**CONSIGNE**
Poursuivez le texte sur L'Inversion de Polyphème en reprenant juste après sa dernière phrase.

**TEXTE DE L'EXERCICE**

Surnommés sans aménité Les voyous du 54 par le père d'Hugo (un père freudien, transmetteur de la Loi aux deux sens du terme), les quatre traînent leur ennui et leurs conflits familiaux plus ou moins pertinents (souvent plus que moins) dans les environs des Loges. Non loin en effet ils ont une cabane secrète (et même un bunker) qu'ils remplissent de livres en grande partie volés au libraire local. Ces livres, ils les font tourner entre eux, de même que le peu de comics qu'ils peuvent se procurer à l’époque.
Voler des livres, quelqu'un qui ne l'aurait pas fait en quantité industrielle peut-il vraiment intégrer le peuple de la SF? J'en doute.
Eux, comme d'autres ailleurs, sont les tenants d'une culture minoritaire et disqualifiée que le système a récupérée depuis pour en faire un produit de grande consommation. Ils la font vivre, la transmettent, la produisent même (Hugo écrit des romans amateurs ; c'est lui qui, vingt ans après, devenu pro, raconte leur histoire).
Dans cette culture les quatre se réfugient, loin de la grise monotonie du monde ; ils y croisent en pensée ces elfes et ces fusées dont la France des 70's est absolument dépourvue.
Et voilà que Paul entraîne la bande sur un terrain proche qu'ils utilisent souvent comme lieu d'aventure, qu'il leur montre des merveilles (dixit O. Girard), et qu'ils se retrouvent alors au centre d'une incroyable épopée qui leur prouve, comme Peter Pan le fit pour Wendy et ses frères, qu'il y a un monde au-delà du monde et que la foi en celui-ci peut permettre de l’atteindre.
Texte nostalgique d'une adolescence enfuie, texte qui dit l'amour de l'Imaginaire, L'Inversion de Polyphème rappelle bien des souvenirs. Et peu importe qu'on ait ou pas vécu ces années et ces moments, le point est compréhensible par tous, quelle que soit la réalité sensible on peut (re)connaître la forme.

**DONNÉES FOURNIES**
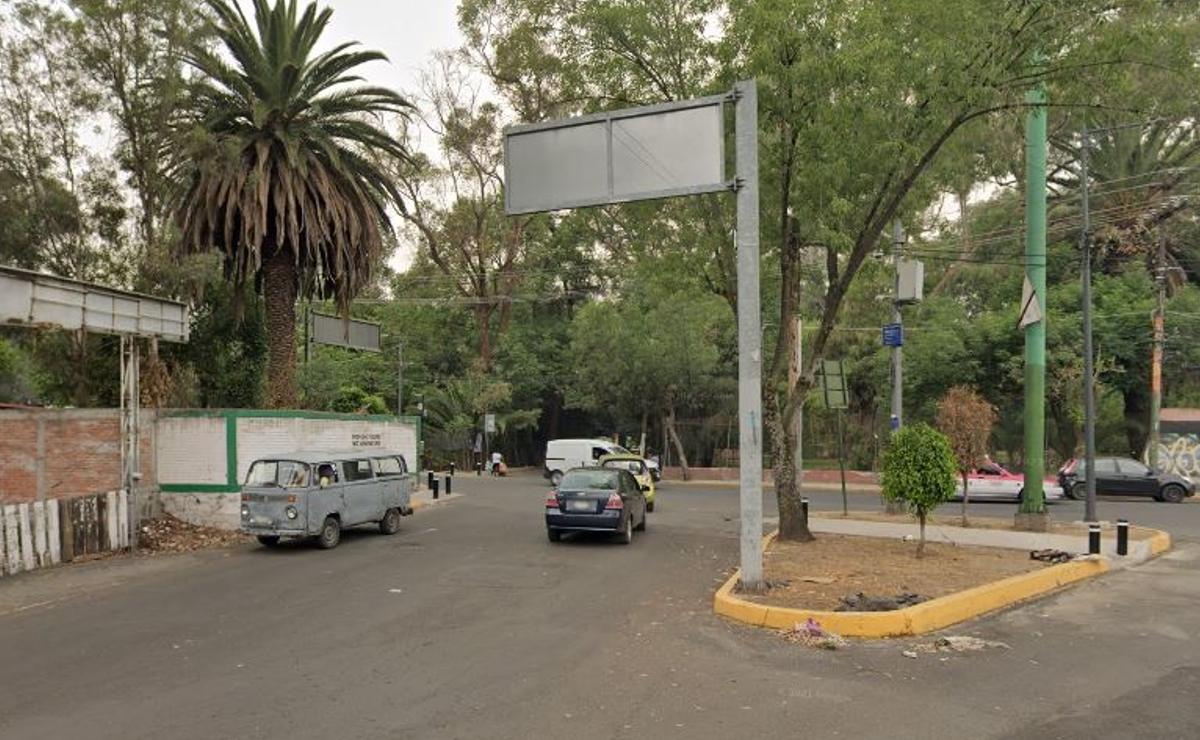 Narco conocido como “Checo Pérez” asesina a su rival durante un baile, en Xochimilco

**RÉPONSE**
La prégnance de l'escapisme imaginaire chez certains adolescents, l'attirance violente pour une réalité plus chatoyante que le monde réel, la récurrence des violences et conflits intrafamiliaux (dans une société où ceux-ci étaient tolérés au point qu'on faisait la plupart du temps avec), la présence des filles (ou de La fille) qui bouleversent les garçons, les attirent, les effraient, comme de puissants aimants omniprésents dont la polarité changerait sans cesse. Tout ceci parlera, qu'on ait ou pas vécu les 70's. Manque juste la musique, ici en arrière-plan.
Dans L'Inversion de Polyphème, Lehman rejoint d'autres auteurs qui ont parlé peu ou prou des mêmes choses et il le fait tout aussi bien. On pense au Jeffty d'Harlan Ellison, on pense fortement au Morwenna de Jo Walton.
On pense aussi, et c'en est stupéfiant, à Lehman citant Lehman dans son récent album Les Navigateurs. Les parallèles abondent entre les deux œuvres, on change de support pour raconter la même perte, celle de l'innocence peut-être. Car l'âge adulte est passé par là et qu'il a emporté avec lui une partie du merveilleux auquel on croyait alors sans avoir à faire d'effort.
« N’écoute pas tes parents. Fais ce que tu as envie de faire. Tu as du talent. Il te reste à apprendre à te servir de ta tête. » En effet, ça peut être un projet.